Catholics need to move beyond Pope’s personality for genuine reform – call

Conference hears warning against ‘cult of the papal personality’

Staff Reporter

Catholics’ fascination with the personality of Pope Francis could be a barrier to Church reform and renewal, Limerick-based theologian Dr Eugene Duffy has warned during a conference at Mary Immaculate College, University of Limerick. Identifying decentralisation as a key objective for Pope Francis, Fr Duffy cautioned against an unhealthy “cult of the papal personality” which can play into a centralising agenda. This ill-served the Church in the past and was a source of dysfunction, he said. 

Dr Duffy was speaking at a conference entitled ‘Pope Francis: the man and the message’ which was convened on behalf of the college’s theology department.

The annual event was opened by Bishop Brendan Leahy and addressed by the internationally-acclaimed journalist, Paul Vallely, author of Untying the Knots.  Mr Vallely spoke about the Damascene-like dramatic conversion which Jorge Bergoglio underwent following his very contentious period as provincial of the Jesuits in Argentina.

The Pope is painfully aware, Mr Vallely said, of the mistakes he made as a young Jesuit and has learned from them, and we see this clearly now in how he is governing the Church.

According to the canon lawyer and moral theologian, Dr Patrick Connolly, who gave a paper on Pope Francis’ options in regard to the divorced and remarried, the only real way forward seems to be the so-called ‘German solution’ proposed by Cardinal Walter Kasper, but he stressed that there are serious and as yet unresolved theological dilemmas on both sides of the argument.
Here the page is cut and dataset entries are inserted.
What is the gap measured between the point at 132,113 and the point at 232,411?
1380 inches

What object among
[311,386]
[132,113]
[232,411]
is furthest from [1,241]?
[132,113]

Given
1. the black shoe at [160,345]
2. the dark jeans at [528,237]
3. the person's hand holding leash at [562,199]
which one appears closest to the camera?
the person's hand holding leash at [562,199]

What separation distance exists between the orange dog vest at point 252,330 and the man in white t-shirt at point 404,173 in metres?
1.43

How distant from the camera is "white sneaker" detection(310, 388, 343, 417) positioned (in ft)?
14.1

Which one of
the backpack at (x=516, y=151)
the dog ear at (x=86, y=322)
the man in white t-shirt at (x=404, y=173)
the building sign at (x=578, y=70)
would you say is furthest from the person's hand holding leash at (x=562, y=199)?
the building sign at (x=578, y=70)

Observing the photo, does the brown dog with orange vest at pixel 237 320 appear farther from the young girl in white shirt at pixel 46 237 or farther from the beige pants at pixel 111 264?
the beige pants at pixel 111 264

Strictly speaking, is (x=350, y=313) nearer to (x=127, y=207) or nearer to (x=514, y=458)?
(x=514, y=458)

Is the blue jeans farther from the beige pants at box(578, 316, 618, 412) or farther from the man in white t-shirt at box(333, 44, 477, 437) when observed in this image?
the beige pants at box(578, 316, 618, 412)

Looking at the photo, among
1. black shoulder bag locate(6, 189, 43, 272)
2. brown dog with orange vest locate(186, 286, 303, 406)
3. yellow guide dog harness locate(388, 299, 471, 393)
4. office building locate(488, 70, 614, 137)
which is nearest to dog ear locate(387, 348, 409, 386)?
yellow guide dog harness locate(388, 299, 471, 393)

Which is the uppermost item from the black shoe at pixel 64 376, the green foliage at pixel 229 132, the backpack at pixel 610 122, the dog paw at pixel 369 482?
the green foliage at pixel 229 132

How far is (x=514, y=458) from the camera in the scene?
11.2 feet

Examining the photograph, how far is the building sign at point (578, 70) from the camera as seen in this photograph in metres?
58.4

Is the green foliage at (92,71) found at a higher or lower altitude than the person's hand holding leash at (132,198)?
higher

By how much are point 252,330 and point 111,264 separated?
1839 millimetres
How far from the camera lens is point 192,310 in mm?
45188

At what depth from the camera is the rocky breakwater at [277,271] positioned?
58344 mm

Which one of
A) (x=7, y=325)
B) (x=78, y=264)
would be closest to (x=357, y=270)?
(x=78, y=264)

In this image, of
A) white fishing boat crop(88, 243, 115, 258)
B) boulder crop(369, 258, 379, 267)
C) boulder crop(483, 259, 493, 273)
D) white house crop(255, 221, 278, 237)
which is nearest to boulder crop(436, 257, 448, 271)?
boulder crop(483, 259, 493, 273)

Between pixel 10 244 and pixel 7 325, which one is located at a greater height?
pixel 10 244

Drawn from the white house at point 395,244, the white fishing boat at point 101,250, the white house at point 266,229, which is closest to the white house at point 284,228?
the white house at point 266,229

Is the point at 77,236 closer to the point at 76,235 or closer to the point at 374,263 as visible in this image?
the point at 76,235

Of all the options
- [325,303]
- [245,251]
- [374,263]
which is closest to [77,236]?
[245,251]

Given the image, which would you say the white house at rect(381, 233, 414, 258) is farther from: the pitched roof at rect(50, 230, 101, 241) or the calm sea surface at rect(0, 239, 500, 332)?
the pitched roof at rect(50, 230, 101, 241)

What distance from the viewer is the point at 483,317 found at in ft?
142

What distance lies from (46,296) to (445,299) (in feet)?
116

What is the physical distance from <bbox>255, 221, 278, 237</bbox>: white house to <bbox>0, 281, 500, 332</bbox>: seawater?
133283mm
He added that Pope Francis is very keen to allow time between the proposed two synods for greater involvement of the laity in the discernment process.

Prof. Eamonn Conway highlighted how influenced Francis is by Paul VI’s 1974 document Evangelii nuntiandi. Under Pope Francis, he said, the ‘new evangelisation’, is not to be seen as exclusively or even primarily concerned with re-evangelsing non-practising Catholics. “Pope Francis does not want us to hang around as if waiting for some magic moment to arrive when we as Church have our act together: he wants us to get out and about, down and dirty, sharing our joy both with those who have never known Christ as much as with those who have known him and rejected him,” Fr Conway said.

For Pope Francis, he added, the Church will become healed in the very act of evangelising, which in any case belongs to the Church’s very nature.